© Edition Atelier, Wien 2020
Cover, Buchgestaltung & Illustrationen: Jorghi Poll
Fotos des Buches für die Rezension: M. Gottstein
Handlung
“Der Ägyptologe Leo Buri führt ein beschauliches, ruhiges Leben. Bis ihm eines Tages eine rätselhafte Schrift in die Hände fällt, die er nicht entziffern kann und die schlagartig alles verändert. Ohne einen ersichtlichen Grund verhalten sich die Menschen ihm gegenüber plötzlich ablehnend: Seine Freunde wenden sich ab, seine Frau Stefanie trennt sich und die Arbeitskollegen raten ihm, die Stadt zu verlassen. Doch die Schrift übt eine geheimnisvolle Anziehungskraft auf ihn aus, und so lässt sich Leo auf das Rätsel hinter diesem Spiel aus Zeichen, Anzeichen und Vermutungen ein …”
(Klappentext)
Wunderschön – in vielerlei Hinsicht
“Leo Buri arbeitete damals im Archiv des Instituts für Ägyptologie in Wien. Seine Aufgabe bestand darin, relevante Zeitungsartikel zu sammeln und abzuheften sowie Digitalisierungen von Keilschriften, Hieroglyphen und meroitischen Schriftrollen anzufertigen und zu katalogisieren. Allerdings, so sehr ihn die Nähe der alten Texte auch ehrte, die er als Zeitreisende, Botschafter einer untergegangenen Vergangenheit betrachtete, mehr als ihre stoffliche Erscheinung interessierte Leo Schrift selbst.”
Zitat
Alle paar Seiten dachte ich mir so etwas wie: “Was für ein großartiges Buch, was für eine Freude, was für ein kleiner Schatz!” – und verzweifelte schon im Voraus ob der Aufgabe, eine Rezension zu schreiben und meine Begeisterung zu erklären. Ich glühte für dieses Buch, ich versank voll und ganz darin und hätte gerne auch doppelt so viele Seiten gelesen… Aber warum, warum nur? Das innere Kind bockt: Darum.
Daher fange ich mit etwas an, worauf ich buchstäblich den Finger legen kann: mit den grandiosen Illustrationen. Die sind unglaublich stimmig und visualisieren die Geschichte meines Erachtens nicht nur, sondern erweitern sie und schicken die Gedanken auf wunderbare Abwege. Illustration und Text vereint wirken wie das stark komprimierte Bild einer Wirklichkeit, die nur fast die unsere ist.
_ _ _
Aufgaben:
A. Gib die Rezension beginnend mit „Daher fange ich“ und weiter bis einschließlich „die unsere ist.“ wieder und ersetze dabei „Illustrationen“ durch „Zeichnungen“.
B. Wie heißt laut der Rezension die Frau von Leo Buri?
C. Schreibe die Rezension über den Roman um den Ägyptologen Leo Buri im Anschluss an ihren letzten Satz weiter.
Die Einträge sind eigenständiges Material und gehören nicht zur Rezension.
_ _ _
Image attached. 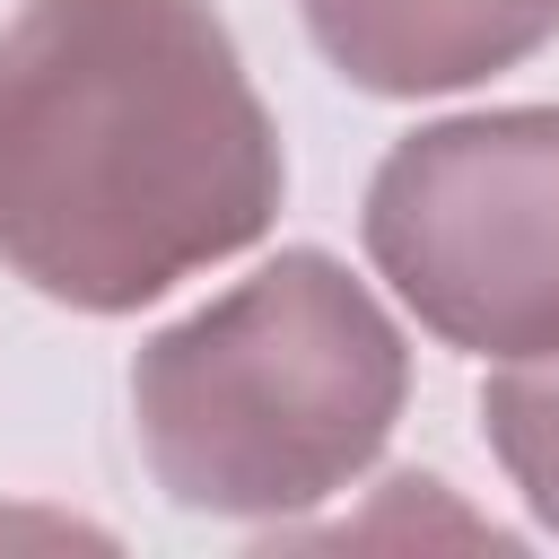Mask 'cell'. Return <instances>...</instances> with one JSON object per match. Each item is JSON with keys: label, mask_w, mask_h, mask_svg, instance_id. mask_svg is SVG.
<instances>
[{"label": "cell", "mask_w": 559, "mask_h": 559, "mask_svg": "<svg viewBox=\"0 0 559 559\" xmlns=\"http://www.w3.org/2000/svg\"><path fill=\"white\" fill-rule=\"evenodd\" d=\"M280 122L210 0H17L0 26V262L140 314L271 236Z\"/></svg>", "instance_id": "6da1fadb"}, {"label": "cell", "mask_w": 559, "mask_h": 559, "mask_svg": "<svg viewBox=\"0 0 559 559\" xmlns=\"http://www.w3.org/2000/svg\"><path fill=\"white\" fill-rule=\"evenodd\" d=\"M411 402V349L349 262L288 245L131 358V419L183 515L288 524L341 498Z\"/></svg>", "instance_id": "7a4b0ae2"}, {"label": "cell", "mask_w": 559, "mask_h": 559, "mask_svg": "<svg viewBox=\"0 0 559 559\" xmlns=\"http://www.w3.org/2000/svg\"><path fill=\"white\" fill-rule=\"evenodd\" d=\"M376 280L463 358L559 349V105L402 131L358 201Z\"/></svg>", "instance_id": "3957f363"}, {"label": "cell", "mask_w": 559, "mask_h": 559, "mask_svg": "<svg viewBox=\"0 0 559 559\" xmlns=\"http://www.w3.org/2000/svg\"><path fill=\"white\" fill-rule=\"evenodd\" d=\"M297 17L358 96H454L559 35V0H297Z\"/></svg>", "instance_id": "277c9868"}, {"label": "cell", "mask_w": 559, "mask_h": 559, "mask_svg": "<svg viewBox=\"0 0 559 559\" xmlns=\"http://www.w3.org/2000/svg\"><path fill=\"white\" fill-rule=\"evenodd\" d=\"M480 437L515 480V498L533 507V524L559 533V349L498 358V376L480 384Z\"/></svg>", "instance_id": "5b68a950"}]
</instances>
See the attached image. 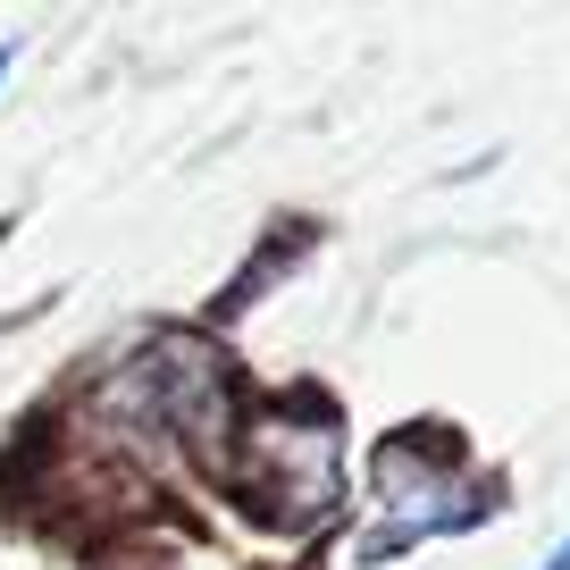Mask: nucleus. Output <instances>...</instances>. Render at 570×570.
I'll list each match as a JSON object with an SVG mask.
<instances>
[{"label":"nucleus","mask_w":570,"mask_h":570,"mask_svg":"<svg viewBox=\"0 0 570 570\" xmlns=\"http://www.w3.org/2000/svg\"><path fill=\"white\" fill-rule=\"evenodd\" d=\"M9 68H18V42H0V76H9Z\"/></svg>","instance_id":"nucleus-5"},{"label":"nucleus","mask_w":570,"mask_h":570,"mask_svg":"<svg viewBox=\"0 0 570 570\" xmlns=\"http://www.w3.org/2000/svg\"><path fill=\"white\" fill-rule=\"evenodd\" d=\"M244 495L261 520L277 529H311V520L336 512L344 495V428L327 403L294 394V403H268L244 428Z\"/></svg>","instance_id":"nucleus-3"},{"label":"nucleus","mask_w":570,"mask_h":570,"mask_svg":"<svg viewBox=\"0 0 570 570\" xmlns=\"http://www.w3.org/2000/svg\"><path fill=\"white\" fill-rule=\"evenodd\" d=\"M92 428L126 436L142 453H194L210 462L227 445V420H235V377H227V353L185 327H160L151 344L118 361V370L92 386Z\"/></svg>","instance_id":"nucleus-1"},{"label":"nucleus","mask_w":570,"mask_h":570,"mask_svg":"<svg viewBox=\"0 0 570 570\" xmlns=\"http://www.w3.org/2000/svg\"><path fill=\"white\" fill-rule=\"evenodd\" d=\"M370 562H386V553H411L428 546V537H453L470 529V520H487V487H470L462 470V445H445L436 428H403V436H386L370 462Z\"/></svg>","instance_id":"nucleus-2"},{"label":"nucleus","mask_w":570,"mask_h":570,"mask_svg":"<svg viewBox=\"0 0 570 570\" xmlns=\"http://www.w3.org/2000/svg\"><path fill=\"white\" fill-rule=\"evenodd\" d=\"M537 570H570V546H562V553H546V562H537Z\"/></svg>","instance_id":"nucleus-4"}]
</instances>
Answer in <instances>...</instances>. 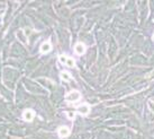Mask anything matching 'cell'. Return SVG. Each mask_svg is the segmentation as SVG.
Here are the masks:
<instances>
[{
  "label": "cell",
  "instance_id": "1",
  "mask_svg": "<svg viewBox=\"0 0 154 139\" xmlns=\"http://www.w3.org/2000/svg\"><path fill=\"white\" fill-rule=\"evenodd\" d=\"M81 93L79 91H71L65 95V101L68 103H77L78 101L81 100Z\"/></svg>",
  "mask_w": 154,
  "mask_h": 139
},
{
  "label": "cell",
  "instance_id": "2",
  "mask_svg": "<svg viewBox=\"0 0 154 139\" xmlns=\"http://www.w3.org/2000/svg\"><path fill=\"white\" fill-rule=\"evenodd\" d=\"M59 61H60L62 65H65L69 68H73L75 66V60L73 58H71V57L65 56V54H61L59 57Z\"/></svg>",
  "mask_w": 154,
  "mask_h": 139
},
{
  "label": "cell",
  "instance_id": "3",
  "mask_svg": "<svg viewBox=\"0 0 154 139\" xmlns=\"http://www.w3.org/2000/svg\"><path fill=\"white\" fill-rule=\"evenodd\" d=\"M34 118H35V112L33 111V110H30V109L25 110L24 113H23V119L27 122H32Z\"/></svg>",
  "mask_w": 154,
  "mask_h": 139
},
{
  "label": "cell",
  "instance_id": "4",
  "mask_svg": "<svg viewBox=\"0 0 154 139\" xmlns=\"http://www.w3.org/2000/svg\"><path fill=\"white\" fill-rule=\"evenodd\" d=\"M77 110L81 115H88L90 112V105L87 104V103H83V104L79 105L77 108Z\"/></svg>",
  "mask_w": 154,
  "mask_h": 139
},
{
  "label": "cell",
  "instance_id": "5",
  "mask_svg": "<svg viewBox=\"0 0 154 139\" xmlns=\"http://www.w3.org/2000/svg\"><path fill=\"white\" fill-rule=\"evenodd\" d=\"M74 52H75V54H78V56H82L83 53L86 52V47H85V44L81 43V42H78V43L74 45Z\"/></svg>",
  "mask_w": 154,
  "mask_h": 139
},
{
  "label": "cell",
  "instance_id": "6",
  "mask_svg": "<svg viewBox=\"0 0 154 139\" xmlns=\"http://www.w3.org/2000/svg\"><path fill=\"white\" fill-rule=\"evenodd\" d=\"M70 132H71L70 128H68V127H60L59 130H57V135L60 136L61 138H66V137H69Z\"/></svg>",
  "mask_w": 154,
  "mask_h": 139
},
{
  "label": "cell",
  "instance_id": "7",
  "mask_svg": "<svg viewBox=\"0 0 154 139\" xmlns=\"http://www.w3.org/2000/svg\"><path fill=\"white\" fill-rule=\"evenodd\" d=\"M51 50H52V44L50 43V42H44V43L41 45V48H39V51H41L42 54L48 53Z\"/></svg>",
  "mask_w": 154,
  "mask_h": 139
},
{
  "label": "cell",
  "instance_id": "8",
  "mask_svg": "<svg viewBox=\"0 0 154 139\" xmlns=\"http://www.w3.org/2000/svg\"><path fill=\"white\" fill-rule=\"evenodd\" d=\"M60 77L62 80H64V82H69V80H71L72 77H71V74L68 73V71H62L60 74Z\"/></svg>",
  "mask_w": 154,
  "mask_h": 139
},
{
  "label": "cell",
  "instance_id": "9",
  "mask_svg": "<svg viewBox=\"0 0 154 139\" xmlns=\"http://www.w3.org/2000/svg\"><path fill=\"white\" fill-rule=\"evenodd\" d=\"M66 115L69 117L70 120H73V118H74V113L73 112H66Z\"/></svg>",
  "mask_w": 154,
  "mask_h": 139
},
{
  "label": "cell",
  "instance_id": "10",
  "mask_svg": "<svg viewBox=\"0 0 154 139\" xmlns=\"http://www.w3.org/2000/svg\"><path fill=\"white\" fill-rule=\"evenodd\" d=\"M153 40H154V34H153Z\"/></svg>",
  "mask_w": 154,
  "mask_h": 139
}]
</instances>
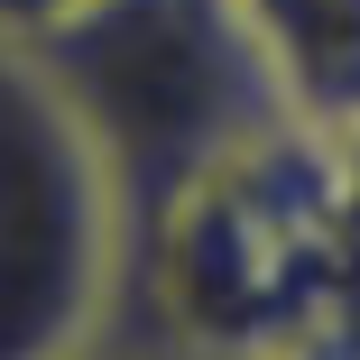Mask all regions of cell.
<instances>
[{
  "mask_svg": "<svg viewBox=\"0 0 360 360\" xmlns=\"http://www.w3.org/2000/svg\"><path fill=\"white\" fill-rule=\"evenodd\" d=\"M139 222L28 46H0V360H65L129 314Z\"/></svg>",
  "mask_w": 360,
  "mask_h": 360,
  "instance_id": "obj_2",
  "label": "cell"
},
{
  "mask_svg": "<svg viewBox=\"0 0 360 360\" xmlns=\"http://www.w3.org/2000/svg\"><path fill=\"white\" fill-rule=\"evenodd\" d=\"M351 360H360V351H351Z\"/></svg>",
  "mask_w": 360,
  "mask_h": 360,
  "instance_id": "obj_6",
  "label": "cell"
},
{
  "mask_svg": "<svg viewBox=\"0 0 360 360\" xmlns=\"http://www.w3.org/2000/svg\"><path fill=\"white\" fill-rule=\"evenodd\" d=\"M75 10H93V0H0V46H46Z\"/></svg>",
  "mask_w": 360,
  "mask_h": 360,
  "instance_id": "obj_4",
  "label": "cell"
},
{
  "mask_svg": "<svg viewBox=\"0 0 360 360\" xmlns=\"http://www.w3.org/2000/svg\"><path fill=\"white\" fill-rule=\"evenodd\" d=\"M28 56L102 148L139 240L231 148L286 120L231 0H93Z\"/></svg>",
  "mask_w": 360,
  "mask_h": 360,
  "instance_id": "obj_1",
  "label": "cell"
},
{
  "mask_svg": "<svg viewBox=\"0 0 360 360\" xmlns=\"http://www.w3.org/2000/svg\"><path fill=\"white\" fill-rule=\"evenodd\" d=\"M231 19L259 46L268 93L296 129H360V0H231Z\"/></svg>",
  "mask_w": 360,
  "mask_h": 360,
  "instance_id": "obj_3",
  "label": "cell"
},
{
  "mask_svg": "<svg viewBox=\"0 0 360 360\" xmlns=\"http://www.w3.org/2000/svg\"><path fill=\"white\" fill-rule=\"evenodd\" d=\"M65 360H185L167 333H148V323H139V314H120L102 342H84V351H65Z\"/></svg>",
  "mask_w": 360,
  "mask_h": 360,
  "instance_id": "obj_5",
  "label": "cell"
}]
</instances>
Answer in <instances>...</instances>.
_ _ _
Antworten:
A.
Daher fange ich mit etwas an, worauf ich buchstäblich den Finger legen kann: mit den grandiosen Zeichnungen. Die sind unglaublich stimmig und visualisieren die Geschichte meines Erachtens nicht nur, sondern erweitern sie und schicken die Gedanken auf wunderbare Abwege. Illustration und Text vereint wirken wie das stark komprimierte Bild einer Wirklichkeit, die nur fast die unsere ist.

B. Stefanie

C.
Worum geht es hier im Kern?
Was bedeutet diese Irrfahrt eines ganz gewöhnlichen Mannes, der unversehens aus seinem ganz gewöhnlichen Leben vertrieben wird? Die Erzählung lässt alles offen, gibt weder Lösungen noch Erklärungen für den kafkaesk-rätselhaften Abstieg des Protagonisten vor. Ja, sie setzt unzählige Impulse, die zur Interpretation anregen – doch wenn man einmal damit anfängt, das Rätsel entschlüsseln zu wollen, zersplittern die denkbaren Bedeutungsebenen wie Fraktale.
Eigentlich wollte ich Kafka nicht schon wieder in einer Rezension bemühen, aber Leo passt allzu gut in die Ahnenreihe seiner Helden: Wie diesen gehen ihm Freiheit und Selbstbestimmung immer mehr verloren – und wie diese fühlt er sich zunehmend beherrscht von den Gesetzen und Symbolen einer omnipräsenten Macht, die er weder verstehen noch kontrollieren kann. Die Luft wird dünn, so fühlt es sich beim Lesen an, die unsichtbare Last wird erdrückend. Man fragt sich beklommen, ob Unterwerfung und Selbstaufgabe unvermeidlich sind.
Erklärungsansätze gibt es viele, hier nur einer davon:
Leo verliert alles: Arbeit, Wohnung, Freunde, Frau – sogar Heimatland. Er wird des Theaters verwiesen, in Restaurants nicht mehr bedient, überall mit Abscheu oder Mitleid betrachtet. Es ist so, als wisse die ganze Welt von einer unverzeihlichen Ursünde, die Leo selber nicht bewusst ist. Fleht er aber darum, man möge ihm zumindest seine Schuld erklären, wird ihm zu Verstehen gegeben, das müsse er wohl selber am besten wissen. Zuletzt bleibt ihm nur der verzweifelte Wunsch, wenigstens wie ein Mensch behandelt zu werden.
Die Geschichte wird zunehmend surrealer, wie die Art von Traum, aus dem man mit unsäglicher Erleichterung erwacht. Es ist die Kommunikation, die hier zusammenbricht, während Leo sich dem Urteil einer namenlosen Masse ausgesetzt sieht, die ihn ohne Scheu ausgrenzt und anfeindet. Dabei ist er fest verwurzelt in traditionellen (gar antiken) Medien der Kommunikation, während die Menschen, die ihn abweisen, immer wieder über ihre Smartphones wischen.
Der Vergleich mit einer typischen digitalen Hexenjagd liegt wohl nahe, verlegt in eine reale Welt, in der die Hemmschwellen gefallen sind. Leo kann sich weder lösen vom dem, was ihn an diesen Albtraum fesselt (die Schrift), noch den Menschen, die ihm feindlich begegnen, die Macht absprechen.
Das Buch strotzt vor Symbolik, mehr als Ahnungen und leise Möglichkeiten verweigerte mir die Novelle letztendlich indes – was ihre Wirkung aber nicht schmälert.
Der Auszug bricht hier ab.